“Damn it Jackson, hold that bastard down!” Coot tied a quick half hooey and put the J Lazy G brand on the calf.
Cooter T. Barneson was the ranch boss at the J Lazy G. He worked the high summer pastures in Wyoming. He had a crew of twelve seasoned oldtimers working with him. However, Jackson, TW, and Dex, and a drifter named Idaho were his experienced cowboys. Jackson was a short fellow who loved his Jack Daniels. He always had a pint of the stuff shoved in his back pocket. TW, short for Tobias Woss, was literally born in the saddle. Both his mother and father worked for the Lazy G. Dex was Tobias’s older son who wanted nothing to do with ranching but TW was determined to make a decent cowhand out of him. Idaho joined up last spring during the calving season to help wean the older calves from their mommas. “Now that’s a lousy job! Getting kicked, bit and snorted on by two hundred pounds of young prime beef can get damn old after a week or two.” But it was part of the job and Idaho was happy to oblige. Plus, it was free room and board and pocket money for his chewing tobacco.

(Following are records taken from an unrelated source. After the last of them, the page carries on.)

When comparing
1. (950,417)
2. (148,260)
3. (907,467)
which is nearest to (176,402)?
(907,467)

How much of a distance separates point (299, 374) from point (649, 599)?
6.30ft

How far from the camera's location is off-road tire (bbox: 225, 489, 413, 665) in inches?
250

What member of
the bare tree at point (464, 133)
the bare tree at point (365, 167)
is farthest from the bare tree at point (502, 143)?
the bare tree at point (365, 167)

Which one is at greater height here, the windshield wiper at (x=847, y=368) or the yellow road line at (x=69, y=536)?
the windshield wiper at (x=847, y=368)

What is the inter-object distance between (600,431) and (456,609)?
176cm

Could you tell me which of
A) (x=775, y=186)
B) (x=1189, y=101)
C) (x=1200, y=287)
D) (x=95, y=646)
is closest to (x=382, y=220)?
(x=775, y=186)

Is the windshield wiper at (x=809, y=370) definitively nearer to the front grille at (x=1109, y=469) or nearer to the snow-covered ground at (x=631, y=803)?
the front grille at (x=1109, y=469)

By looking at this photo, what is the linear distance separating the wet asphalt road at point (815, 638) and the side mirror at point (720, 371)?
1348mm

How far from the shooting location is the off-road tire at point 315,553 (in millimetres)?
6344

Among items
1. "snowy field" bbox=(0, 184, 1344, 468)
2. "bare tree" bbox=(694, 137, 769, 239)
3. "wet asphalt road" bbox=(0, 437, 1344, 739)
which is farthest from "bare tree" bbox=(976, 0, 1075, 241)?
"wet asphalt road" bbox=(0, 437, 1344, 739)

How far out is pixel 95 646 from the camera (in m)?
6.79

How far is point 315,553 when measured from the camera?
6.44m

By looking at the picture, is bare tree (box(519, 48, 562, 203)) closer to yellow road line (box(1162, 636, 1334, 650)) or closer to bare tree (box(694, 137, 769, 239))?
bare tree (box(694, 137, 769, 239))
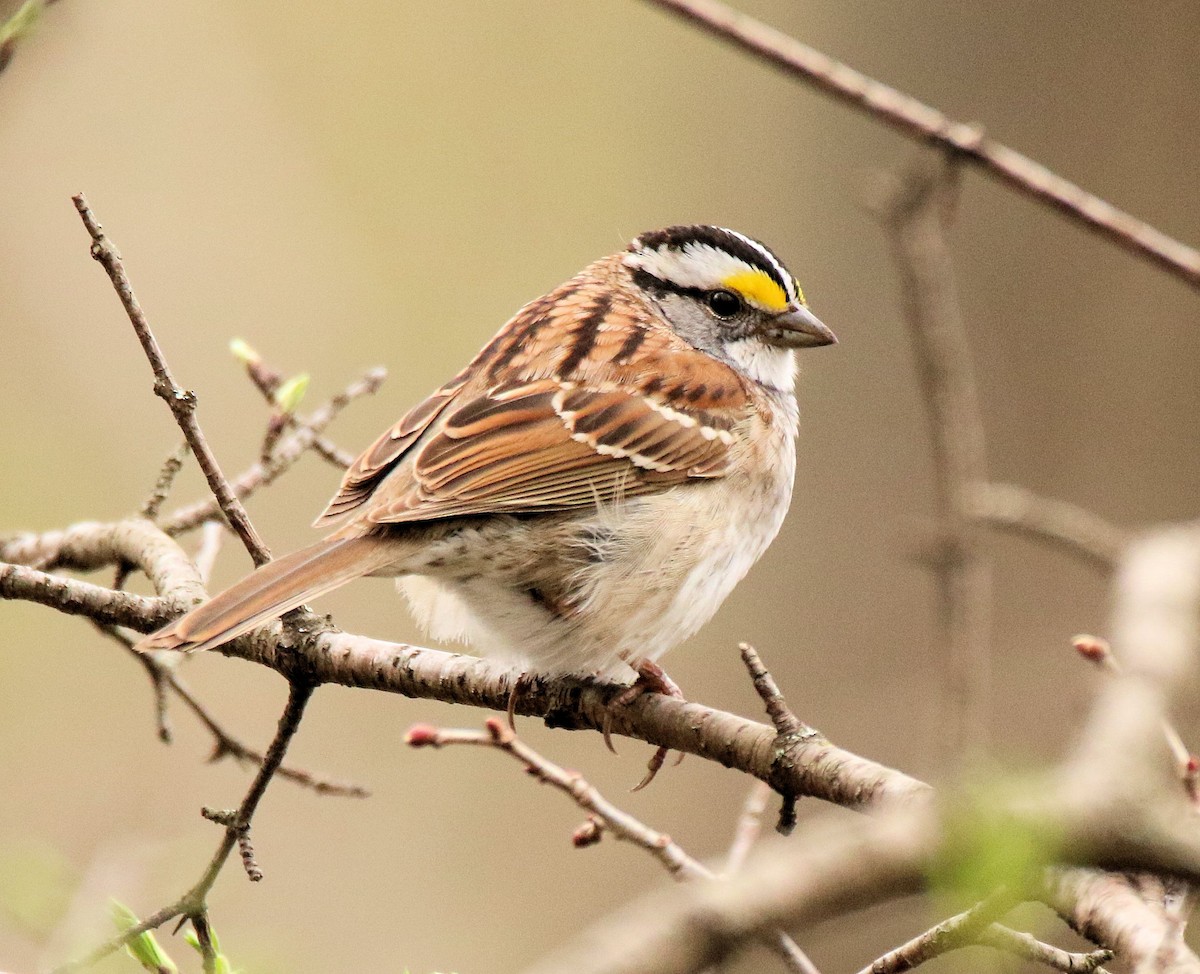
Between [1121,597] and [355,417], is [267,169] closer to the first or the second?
[355,417]

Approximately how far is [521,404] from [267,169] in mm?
6136

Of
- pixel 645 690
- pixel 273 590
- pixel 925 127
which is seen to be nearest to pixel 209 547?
pixel 273 590

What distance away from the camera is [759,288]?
4168 millimetres

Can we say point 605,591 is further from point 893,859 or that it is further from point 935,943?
point 893,859

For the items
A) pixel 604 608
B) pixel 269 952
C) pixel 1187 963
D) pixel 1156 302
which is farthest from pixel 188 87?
pixel 1187 963

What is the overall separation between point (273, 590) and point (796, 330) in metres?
1.99

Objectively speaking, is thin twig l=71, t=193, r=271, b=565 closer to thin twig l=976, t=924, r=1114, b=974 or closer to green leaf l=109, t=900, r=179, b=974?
green leaf l=109, t=900, r=179, b=974

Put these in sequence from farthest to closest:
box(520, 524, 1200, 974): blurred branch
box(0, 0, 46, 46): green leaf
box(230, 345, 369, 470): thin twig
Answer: box(230, 345, 369, 470): thin twig < box(0, 0, 46, 46): green leaf < box(520, 524, 1200, 974): blurred branch

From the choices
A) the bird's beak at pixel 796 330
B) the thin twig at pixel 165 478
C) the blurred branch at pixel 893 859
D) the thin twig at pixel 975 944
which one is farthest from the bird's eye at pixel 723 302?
the blurred branch at pixel 893 859

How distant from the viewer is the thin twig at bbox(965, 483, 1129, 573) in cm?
271

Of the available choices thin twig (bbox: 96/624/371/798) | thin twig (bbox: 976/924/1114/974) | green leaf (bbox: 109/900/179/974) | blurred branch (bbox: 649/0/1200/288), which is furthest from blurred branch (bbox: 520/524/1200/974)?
thin twig (bbox: 96/624/371/798)

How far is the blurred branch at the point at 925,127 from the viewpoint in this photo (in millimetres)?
2650

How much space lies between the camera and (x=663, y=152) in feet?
29.5

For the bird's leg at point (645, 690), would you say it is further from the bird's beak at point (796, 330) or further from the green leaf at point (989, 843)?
the green leaf at point (989, 843)
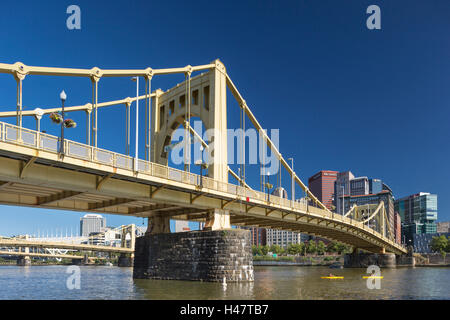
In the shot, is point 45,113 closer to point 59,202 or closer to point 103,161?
point 59,202

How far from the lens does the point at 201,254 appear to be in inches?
1713

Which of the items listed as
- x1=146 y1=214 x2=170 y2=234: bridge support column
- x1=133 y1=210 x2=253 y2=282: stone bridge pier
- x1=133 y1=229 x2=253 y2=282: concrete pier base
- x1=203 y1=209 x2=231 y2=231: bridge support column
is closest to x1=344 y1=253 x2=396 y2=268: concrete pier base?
x1=203 y1=209 x2=231 y2=231: bridge support column

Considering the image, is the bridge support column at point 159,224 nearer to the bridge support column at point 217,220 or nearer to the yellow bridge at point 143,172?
the yellow bridge at point 143,172

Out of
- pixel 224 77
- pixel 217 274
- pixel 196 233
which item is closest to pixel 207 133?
pixel 224 77

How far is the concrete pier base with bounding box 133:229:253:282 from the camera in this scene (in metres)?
42.1

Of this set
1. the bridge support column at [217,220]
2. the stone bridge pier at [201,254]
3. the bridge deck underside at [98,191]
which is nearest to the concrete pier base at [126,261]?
the bridge deck underside at [98,191]

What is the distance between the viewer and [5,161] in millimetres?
28312

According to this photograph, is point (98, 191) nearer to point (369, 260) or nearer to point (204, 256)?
point (204, 256)

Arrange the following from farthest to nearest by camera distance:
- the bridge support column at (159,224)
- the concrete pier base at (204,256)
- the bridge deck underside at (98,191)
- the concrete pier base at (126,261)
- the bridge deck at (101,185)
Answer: the concrete pier base at (126,261) → the bridge support column at (159,224) → the concrete pier base at (204,256) → the bridge deck underside at (98,191) → the bridge deck at (101,185)

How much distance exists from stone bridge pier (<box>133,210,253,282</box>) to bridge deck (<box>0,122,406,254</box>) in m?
2.84

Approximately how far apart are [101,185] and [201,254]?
43.3ft

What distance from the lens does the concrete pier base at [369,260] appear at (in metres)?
112

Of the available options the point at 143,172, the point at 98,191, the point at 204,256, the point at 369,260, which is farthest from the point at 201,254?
the point at 369,260
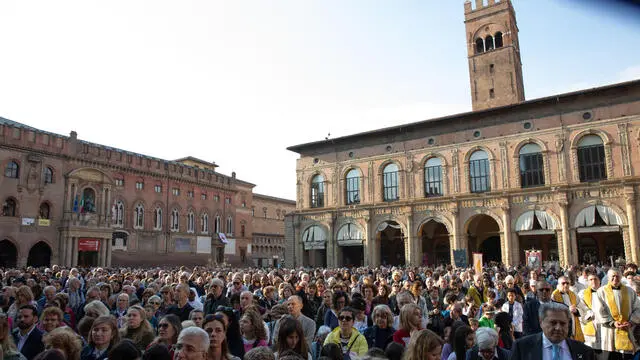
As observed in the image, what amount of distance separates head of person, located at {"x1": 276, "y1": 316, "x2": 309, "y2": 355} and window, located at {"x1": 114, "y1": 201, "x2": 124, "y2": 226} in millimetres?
43848

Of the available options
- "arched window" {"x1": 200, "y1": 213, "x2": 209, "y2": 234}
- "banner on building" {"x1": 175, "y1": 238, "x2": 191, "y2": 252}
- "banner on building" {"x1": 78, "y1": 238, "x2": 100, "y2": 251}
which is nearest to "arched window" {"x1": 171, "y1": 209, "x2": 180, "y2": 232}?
"banner on building" {"x1": 175, "y1": 238, "x2": 191, "y2": 252}

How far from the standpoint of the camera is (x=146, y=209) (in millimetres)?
47906

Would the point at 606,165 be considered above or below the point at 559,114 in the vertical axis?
below

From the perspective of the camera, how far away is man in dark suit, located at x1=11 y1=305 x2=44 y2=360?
6.30 metres

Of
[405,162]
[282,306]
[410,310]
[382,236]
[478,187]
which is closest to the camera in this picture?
[410,310]

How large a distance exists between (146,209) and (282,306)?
145ft

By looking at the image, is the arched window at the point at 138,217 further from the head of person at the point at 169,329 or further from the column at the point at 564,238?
the head of person at the point at 169,329

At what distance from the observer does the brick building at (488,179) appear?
3069 centimetres

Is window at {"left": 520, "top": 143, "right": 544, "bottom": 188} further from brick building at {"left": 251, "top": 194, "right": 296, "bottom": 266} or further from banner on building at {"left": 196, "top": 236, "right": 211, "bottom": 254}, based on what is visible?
brick building at {"left": 251, "top": 194, "right": 296, "bottom": 266}

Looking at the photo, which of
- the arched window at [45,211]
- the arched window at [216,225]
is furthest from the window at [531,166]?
the arched window at [45,211]

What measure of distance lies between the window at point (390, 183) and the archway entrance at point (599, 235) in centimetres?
1351

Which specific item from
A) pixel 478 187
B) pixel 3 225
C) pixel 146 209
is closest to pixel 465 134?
pixel 478 187

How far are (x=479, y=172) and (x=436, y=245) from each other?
31.3 ft

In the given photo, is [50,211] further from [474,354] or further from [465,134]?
[474,354]
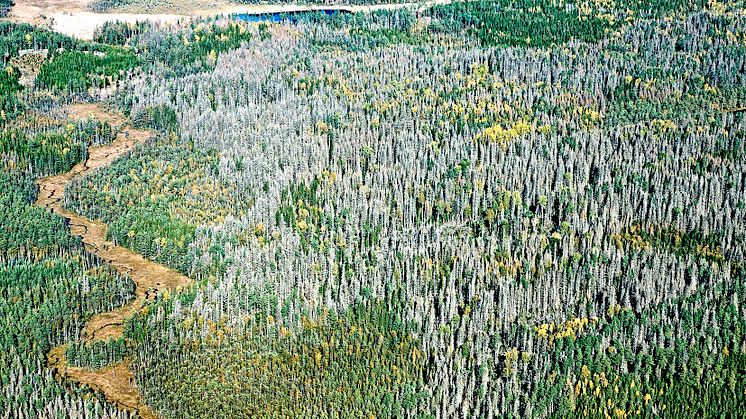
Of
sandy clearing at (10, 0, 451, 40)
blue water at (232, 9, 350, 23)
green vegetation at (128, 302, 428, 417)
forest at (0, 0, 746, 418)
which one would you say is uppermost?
sandy clearing at (10, 0, 451, 40)

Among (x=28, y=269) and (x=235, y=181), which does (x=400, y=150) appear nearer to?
(x=235, y=181)

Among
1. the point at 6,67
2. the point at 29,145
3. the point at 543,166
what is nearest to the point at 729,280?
the point at 543,166

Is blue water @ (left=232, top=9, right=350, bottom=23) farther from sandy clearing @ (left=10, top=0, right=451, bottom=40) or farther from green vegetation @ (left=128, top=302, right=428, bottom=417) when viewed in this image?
green vegetation @ (left=128, top=302, right=428, bottom=417)

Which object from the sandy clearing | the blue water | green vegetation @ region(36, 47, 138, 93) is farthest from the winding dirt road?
the blue water

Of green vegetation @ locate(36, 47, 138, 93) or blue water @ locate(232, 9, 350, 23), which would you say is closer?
green vegetation @ locate(36, 47, 138, 93)

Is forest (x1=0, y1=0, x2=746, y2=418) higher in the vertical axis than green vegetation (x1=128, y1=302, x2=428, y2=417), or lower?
higher

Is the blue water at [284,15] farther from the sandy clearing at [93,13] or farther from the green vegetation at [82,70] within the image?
the green vegetation at [82,70]

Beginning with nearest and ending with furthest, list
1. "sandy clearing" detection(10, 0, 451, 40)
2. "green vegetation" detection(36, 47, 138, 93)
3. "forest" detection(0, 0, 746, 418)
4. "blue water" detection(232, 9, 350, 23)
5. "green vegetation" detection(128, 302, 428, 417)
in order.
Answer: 1. "green vegetation" detection(128, 302, 428, 417)
2. "forest" detection(0, 0, 746, 418)
3. "green vegetation" detection(36, 47, 138, 93)
4. "sandy clearing" detection(10, 0, 451, 40)
5. "blue water" detection(232, 9, 350, 23)
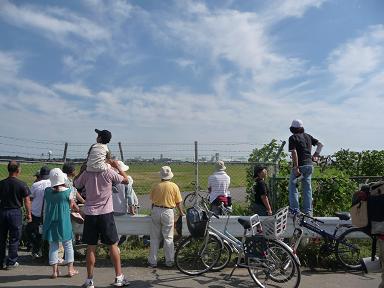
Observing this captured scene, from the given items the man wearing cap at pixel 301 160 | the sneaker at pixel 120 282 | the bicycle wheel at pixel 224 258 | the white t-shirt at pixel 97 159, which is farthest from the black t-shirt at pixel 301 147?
the sneaker at pixel 120 282

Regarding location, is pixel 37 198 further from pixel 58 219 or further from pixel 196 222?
pixel 196 222

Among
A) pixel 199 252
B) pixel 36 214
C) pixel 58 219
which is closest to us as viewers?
pixel 58 219

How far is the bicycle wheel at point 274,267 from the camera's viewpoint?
5996 millimetres

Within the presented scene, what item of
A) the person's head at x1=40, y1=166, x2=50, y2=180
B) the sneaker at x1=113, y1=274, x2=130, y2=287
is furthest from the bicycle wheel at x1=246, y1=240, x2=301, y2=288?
the person's head at x1=40, y1=166, x2=50, y2=180

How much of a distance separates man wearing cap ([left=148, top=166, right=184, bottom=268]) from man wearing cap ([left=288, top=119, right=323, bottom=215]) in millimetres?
2274

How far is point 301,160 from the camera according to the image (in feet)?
26.2

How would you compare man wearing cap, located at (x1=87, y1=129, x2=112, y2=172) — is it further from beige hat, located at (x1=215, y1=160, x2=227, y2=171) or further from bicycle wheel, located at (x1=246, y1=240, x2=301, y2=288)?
beige hat, located at (x1=215, y1=160, x2=227, y2=171)

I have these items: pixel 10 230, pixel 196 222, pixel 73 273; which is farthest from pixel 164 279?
pixel 10 230

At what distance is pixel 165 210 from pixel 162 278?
3.73 ft

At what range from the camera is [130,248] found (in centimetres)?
855

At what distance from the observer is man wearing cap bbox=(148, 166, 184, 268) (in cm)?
721

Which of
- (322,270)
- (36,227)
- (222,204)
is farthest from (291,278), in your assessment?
(36,227)

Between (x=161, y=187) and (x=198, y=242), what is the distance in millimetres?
1109

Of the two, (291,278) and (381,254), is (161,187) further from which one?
(381,254)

One Saturday evening after branding Coot treated the cowhands to a little drinking and dancing. The boys headed into town, met up with some purty ladies and celebrated a hard week’s work. About 1: am Coot gathered up his crew and headed back to the ranch. Them boys were drunk as skunks on loco weed. On their way back they were so liquored up they got lost. Dex started whining about how he would miss his chance to say goodbye to his horny girlfriend Josie who was leaving for Tucumcari, New Mexico in the morning. TW knew his wife would be livid if he missed Sunday church service. Jackson and Idaho didn’t give a shit. They had no one to worry about them, so they kept drinking. Idaho and Jackson started singing or should I say howling, Johnny Cash’s, “Ring of Fire” . It annoyed Coot so much he shot a few rounds over their heads. It just made them sing louder.
“I Fell Into A Burning Ring of Fire, I Went Down, Down, Down, and the Flames Went Higher”
“And It Burns, Burns, Burns, the Ring of Fire, the Ring of Fire”
At the end of the second verse Dex spotted a light in the distance. It was the bunkhouse. He kicked his horse into full gallop and headed towards the ranch. The others quickly caught up with him. Jackson and Idaho drank so much they had to take a serious leak. Both men stumbling to the single outhouse located beside the small corral. Jackson started running and pulling down to his pants, while Idaho fell onto the door. Jackson pushed Idaho out of the way and locked himself inside. He sat down to take what men call a long lazy pee. Idaho decided to hurry Jackson along. He pulled out his six-shooter and began blasting holes in the side of the outhouse!
Jackson hollered, “Stop shooting at me you crazy ass son-of-a-bitch! You almost shot off my fucking piss-slinger!”
Idaho kept shooting until Jackson jumped out of the outhouse with his wet pants hanging around his ankles. Idaho was laughing so hard he proceeded to pee all over Jackson’s boots. Jackson got so angry he grabbed a Lazy G branding iron and swore he would ram it up Idaho’s ass for ruining his boots.
By this time the entire ranch was awake and had gathered outside to see what all the commotion was about. The sight of Jackson and Idaho fighting in the dust with their piss soaked pants hanging down was hysterical. It took the entire ranch crew to break up the fight!
The next morning after both men had the chance to sleep it off Coot came by the bunkhouse holding two branding irons. He called them over by the outhouse and presented one to Jackson and the other to Idaho. They noticed the new brand on the door of the outhouse. It was a J with a P turned side-ways with the words, ‘Shoot Out at the J Lazy Pee’ burned into the wood. Coot said it was a gift from the ranch hands as a reminder of their infamous gunfight.
Now, truth-be-told, this shoot out never happened – as such. But it sure makes one hell of a great campfire story!
p.s. Okay, I know most of you greenhorns are asking What’s a half-hooey?

Sound’s like they weren’t the only ones to be smoke’n the Loco Weed there Missy. 😉 You know, my favorite brand will always be the famous 2 Lazy-two P. Now, let’s talk about that gal move’n on to Tucumcari…
HA HA HA HA, I like your brand better!! As far as ol’ Josie is concern I hear tell she’s got a terrible case of praire rash, ewww!
I know this sounds improbable, but I think I had this same experience when I had a shot or two of Jack Daniels recently. Okay, minus the man peeing stuff. And I don’t think anyone shot up my bathroom, but I can’t be sure. Great story, Deb!
How do you think we come up with these stories, Jack Daniels, baby, Jack Daniels!! LOL!